» Raw data
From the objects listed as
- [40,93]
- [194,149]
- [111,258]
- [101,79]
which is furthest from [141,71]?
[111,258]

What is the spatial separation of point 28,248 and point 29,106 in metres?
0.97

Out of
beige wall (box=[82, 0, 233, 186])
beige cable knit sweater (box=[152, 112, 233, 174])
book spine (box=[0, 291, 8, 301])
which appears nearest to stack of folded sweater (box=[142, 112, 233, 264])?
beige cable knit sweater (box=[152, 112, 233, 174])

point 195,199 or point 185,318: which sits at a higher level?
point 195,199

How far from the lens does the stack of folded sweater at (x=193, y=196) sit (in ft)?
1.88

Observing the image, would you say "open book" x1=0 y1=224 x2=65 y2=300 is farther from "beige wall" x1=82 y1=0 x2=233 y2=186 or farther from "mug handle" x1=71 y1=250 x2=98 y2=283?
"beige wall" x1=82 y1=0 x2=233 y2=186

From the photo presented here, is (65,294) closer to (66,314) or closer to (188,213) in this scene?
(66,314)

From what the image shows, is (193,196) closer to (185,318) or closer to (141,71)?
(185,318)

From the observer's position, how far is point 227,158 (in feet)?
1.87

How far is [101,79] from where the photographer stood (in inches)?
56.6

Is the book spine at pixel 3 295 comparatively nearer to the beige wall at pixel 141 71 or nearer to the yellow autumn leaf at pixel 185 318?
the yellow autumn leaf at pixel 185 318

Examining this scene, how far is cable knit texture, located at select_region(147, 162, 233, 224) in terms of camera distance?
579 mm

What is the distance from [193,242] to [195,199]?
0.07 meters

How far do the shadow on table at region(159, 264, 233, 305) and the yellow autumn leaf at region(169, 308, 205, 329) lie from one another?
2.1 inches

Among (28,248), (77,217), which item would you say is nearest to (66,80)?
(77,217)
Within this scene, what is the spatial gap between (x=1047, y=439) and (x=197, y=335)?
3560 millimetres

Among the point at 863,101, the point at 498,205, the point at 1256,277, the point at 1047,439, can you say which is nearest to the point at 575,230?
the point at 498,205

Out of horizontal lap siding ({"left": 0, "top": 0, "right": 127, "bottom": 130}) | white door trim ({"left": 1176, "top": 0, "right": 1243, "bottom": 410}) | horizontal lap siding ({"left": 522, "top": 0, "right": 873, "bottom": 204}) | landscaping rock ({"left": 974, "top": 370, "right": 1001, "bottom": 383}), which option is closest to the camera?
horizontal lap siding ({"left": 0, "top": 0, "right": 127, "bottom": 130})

» Exercise directions
Reproduce word for word every line of the entries above, starting from the line that contains "Among the point" and running down to the last line of the entries, with both of those lines included.

» Final answer
Among the point at 863,101, the point at 498,205, the point at 1256,277, the point at 1047,439, can you say which is nearest to the point at 575,230?
the point at 498,205

Out of horizontal lap siding ({"left": 0, "top": 0, "right": 127, "bottom": 130}) | white door trim ({"left": 1176, "top": 0, "right": 1243, "bottom": 410}) | horizontal lap siding ({"left": 522, "top": 0, "right": 873, "bottom": 204}) | landscaping rock ({"left": 974, "top": 370, "right": 1001, "bottom": 383}), which option is closest to the camera?
horizontal lap siding ({"left": 0, "top": 0, "right": 127, "bottom": 130})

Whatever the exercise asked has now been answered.